(begin)
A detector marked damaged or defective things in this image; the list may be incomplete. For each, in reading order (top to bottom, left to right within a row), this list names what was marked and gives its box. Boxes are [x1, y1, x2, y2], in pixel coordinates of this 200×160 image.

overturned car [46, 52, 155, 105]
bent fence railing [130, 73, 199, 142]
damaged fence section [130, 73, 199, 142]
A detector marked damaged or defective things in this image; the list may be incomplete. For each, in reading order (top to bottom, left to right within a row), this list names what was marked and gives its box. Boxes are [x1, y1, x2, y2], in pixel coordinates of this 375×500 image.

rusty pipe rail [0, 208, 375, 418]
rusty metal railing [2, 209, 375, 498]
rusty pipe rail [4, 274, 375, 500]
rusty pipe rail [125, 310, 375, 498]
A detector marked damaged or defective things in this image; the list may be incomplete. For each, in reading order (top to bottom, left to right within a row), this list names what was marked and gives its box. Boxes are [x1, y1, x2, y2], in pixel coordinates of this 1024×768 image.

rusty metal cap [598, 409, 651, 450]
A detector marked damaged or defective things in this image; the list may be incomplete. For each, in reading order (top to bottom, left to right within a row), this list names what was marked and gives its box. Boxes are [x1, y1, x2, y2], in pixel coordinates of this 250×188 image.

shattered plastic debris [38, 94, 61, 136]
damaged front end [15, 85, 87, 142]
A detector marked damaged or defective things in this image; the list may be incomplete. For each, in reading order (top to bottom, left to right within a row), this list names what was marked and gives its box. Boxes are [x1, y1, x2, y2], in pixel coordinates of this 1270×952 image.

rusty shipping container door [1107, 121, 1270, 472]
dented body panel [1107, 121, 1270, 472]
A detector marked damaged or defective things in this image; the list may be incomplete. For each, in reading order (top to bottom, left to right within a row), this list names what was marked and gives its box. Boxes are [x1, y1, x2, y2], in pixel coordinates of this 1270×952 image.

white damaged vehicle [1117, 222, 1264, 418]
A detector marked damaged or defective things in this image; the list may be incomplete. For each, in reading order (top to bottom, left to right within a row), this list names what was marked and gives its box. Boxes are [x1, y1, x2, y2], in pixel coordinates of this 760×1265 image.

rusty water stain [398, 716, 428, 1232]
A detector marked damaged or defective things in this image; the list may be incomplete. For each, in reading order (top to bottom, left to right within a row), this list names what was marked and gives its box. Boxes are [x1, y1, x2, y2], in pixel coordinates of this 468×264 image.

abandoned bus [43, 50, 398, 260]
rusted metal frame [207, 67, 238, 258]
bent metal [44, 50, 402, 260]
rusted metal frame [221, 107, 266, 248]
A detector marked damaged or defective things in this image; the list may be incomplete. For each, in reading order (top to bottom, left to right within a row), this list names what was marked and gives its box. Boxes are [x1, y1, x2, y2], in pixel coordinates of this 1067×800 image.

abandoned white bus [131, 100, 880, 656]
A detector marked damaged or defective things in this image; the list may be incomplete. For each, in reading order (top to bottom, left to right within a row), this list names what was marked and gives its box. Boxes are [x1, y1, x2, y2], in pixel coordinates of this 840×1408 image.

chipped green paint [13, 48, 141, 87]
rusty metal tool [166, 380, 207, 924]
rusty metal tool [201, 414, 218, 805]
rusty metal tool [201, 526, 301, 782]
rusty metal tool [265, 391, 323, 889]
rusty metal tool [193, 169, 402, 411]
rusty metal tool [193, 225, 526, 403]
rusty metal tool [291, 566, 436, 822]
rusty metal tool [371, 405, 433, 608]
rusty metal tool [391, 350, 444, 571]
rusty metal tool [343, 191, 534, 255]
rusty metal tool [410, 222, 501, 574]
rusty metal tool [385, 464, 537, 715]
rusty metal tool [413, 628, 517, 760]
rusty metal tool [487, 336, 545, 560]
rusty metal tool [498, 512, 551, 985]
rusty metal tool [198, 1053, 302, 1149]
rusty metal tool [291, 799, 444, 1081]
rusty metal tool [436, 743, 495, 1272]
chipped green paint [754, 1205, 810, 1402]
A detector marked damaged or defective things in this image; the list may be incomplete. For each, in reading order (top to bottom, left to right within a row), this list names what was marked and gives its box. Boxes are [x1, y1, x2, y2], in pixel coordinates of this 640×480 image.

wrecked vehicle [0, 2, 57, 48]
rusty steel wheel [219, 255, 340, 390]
(end)
▸ Aim
Return every one of the lines above verbatim, with nothing altered.

▸ Finished task
A detector marked damaged or defective things in this image; the list may be incomplete. For each, in reading order (top to bottom, left to right within a row), this list names what was marked and gives its box. Boxes are [x1, y1, x2, y2], in pixel coordinates of this 200×160 image.

overturned car [46, 52, 155, 105]
bent fence railing [130, 73, 199, 142]
damaged fence section [130, 73, 199, 142]
A detector marked damaged or defective things in this image; the list may be incomplete. For each, in reading order (top to bottom, left to right within a row), this list names what was marked and gives its box. Boxes are [x1, y1, x2, y2], in pixel coordinates of this 375×500 image.

rusty pipe rail [0, 208, 375, 418]
rusty metal railing [2, 209, 375, 498]
rusty pipe rail [4, 274, 375, 500]
rusty pipe rail [125, 310, 375, 498]
A detector marked damaged or defective things in this image; the list may be incomplete. For each, in reading order (top to bottom, left to right within a row), this list names what was marked and gives its box. Boxes are [x1, y1, x2, y2], in pixel coordinates of this 1024×768 image.

rusty metal cap [598, 409, 651, 450]
A detector marked damaged or defective things in this image; the list may be incomplete. For each, in reading order (top to bottom, left to right within a row), this list names what was marked and gives its box. Boxes are [x1, y1, x2, y2], in pixel coordinates of this 250×188 image.

shattered plastic debris [38, 94, 61, 136]
damaged front end [15, 85, 87, 142]
A detector marked damaged or defective things in this image; the list may be incomplete. For each, in reading order (top to bottom, left to right within a row), this list names what was marked and gives its box. Boxes are [x1, y1, x2, y2], in pixel coordinates of this 1270×952 image.

rusty shipping container door [1107, 121, 1270, 472]
dented body panel [1107, 121, 1270, 472]
A detector marked damaged or defective things in this image; the list may be incomplete. For each, in reading order (top to bottom, left to right within a row), this list names what was marked and gives its box. Boxes are [x1, y1, x2, y2], in pixel coordinates of this 1270×952 image.

white damaged vehicle [1117, 222, 1264, 418]
A detector marked damaged or defective things in this image; the list may be incomplete. For each, in reading order (top to bottom, left to right within a row), this list names what was marked and gives its box. Boxes are [x1, y1, x2, y2], in pixel coordinates of this 760×1265 image.

rusty water stain [398, 716, 428, 1232]
A detector marked damaged or defective things in this image; the list may be incomplete. For each, in reading order (top to bottom, left to right within a row), this list names what was marked and gives its box. Boxes are [x1, y1, x2, y2], in pixel coordinates of this 468×264 image.

abandoned bus [43, 50, 398, 260]
rusted metal frame [207, 67, 238, 258]
bent metal [44, 50, 402, 260]
rusted metal frame [221, 107, 266, 248]
A detector marked damaged or defective things in this image; the list may be incomplete. For each, in reading order (top to bottom, left to right within a row), this list names what was marked and gives its box. Boxes are [x1, y1, x2, y2], in pixel coordinates of this 1067×800 image.

abandoned white bus [131, 100, 880, 656]
A detector marked damaged or defective things in this image; the list may be incomplete. For each, in reading order (top to bottom, left to right within a row), this list names what was marked and gives its box. Boxes are [x1, y1, x2, y2], in pixel coordinates of this 840×1408 image.

chipped green paint [13, 48, 141, 87]
rusty metal tool [166, 380, 207, 924]
rusty metal tool [201, 414, 218, 805]
rusty metal tool [201, 526, 301, 782]
rusty metal tool [265, 391, 323, 889]
rusty metal tool [193, 169, 402, 411]
rusty metal tool [193, 225, 526, 403]
rusty metal tool [291, 566, 436, 822]
rusty metal tool [371, 405, 433, 608]
rusty metal tool [391, 350, 444, 571]
rusty metal tool [343, 191, 534, 255]
rusty metal tool [410, 222, 501, 574]
rusty metal tool [385, 464, 537, 715]
rusty metal tool [413, 628, 517, 760]
rusty metal tool [487, 336, 545, 560]
rusty metal tool [498, 512, 551, 985]
rusty metal tool [198, 1053, 302, 1149]
rusty metal tool [291, 799, 444, 1081]
rusty metal tool [436, 743, 495, 1272]
chipped green paint [754, 1205, 810, 1402]
A detector marked damaged or defective things in this image; the list may be incomplete. For each, in reading order (top to bottom, left to right within a row), this list names what was marked and gives its box. Boxes are [x1, y1, x2, y2], in pixel coordinates of this 640×480 image.

wrecked vehicle [0, 2, 57, 48]
rusty steel wheel [219, 255, 340, 390]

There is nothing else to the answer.